WORK TO DO: Write out the stretch of the listing from the line containing "Considering the image" through the end, swapping "closer" for "nearer" and keeping everything else the same.

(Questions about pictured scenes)
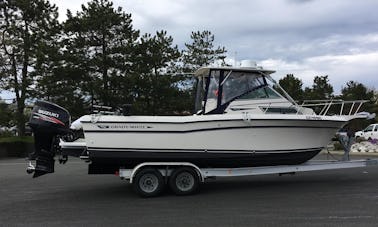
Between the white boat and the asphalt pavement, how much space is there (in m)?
0.74

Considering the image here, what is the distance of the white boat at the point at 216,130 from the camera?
31.4ft

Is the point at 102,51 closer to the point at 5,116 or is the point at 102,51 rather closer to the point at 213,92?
the point at 5,116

EXERCISE ANSWER:
Considering the image here, what is the distance of the white boat at the point at 216,130 from the camera?
31.4ft

Is the point at 102,51 nearer to the point at 5,116 or is the point at 102,51 rather nearer to the point at 213,92?
the point at 5,116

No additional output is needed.